What the task asks -
The records below must be transcribed exactly.

Dataset excerpts -
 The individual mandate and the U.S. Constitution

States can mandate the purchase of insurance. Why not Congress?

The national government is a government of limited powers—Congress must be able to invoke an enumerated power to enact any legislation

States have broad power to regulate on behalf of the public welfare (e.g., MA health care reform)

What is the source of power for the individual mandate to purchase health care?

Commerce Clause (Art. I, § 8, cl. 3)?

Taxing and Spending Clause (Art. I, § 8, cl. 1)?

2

The answer -
 The individual mandate and the U.S. Constitution

States can mandate the purchase of insurance. Why not Congress?

The national government is a government of limited powers—Congress must be able to invoke an enumerated power to enact any legislation

States have broad power to regulate on behalf of the public welfare (e.g., MA health care reform)

What is the source of power for the individual mandate to purchase health care?

Commerce Clause (Art. I, § 8, cl. 3)?

Taxing and Spending Clause (Art. I, § 8, cl. 1)?

2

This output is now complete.